The current GOP tactic for refuting the Kavanaugh charges is to say that "every man in America is a target." This is - in poker terms - a "tell." Lindsey Graham used this logic when he said that any future Democratic nominee will face these allegations. The first assumption the GOP makes is that these allegations are false, but they know they can't say that in this day and age, so they move on to "every man is potentially guilty of sexual assault."
On the one hand, this is simply a way rally their base - which is predominantly older, white men. These man did not grow up with the same sexual mores that today's kids (hopefully) do. This generation is having sex later, drinking and doing drugs less and having fewer unwanted pregnancies. Potentially, that means fewer incidents like the one alleged to happen between Blassy Ford and Kavanaugh.
But this is about power. Rape, for that matter, is about power. The ability of white men - especially from bastions of privilege like Georgetown Prep and Yale - to escape consequences for their actions is ending. You're damned right that will be scary for them.

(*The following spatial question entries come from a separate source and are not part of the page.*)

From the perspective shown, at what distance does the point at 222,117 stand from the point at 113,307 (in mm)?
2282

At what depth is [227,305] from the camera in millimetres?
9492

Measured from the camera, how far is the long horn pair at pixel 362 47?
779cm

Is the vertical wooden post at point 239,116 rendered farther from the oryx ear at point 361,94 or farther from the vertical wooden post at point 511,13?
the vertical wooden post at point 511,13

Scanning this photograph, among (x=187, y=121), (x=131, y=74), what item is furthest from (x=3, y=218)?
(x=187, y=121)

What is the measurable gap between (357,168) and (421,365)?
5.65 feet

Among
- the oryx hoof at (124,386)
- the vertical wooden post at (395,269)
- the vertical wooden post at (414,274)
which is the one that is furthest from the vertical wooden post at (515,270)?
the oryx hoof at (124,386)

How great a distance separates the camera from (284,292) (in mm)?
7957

My own feelings looking back at my time in the '80s (I'm a few years younger than Kavanaugh) makes me wonder. I am 100% certain I never pushed through a "No." I never did what Blassey Ford accuses Kavanaugh of doing. But I'm a large man. Did I make a woman uncomfortable? Just by being a large man? Perhaps. But if I want to be a better version of myself, I need to wrestle with that. If a woman accused me of making her uncomfortable at a party 30 years ago, I would want to apologize and make any gestures of restitution that she might require.
That's not what Kavanaugh even tried to do. It's not what Trump would do. Or Weinstein or Cosby or any of them.
That's the tell. This is about power, and keeping that power in the hands of white men.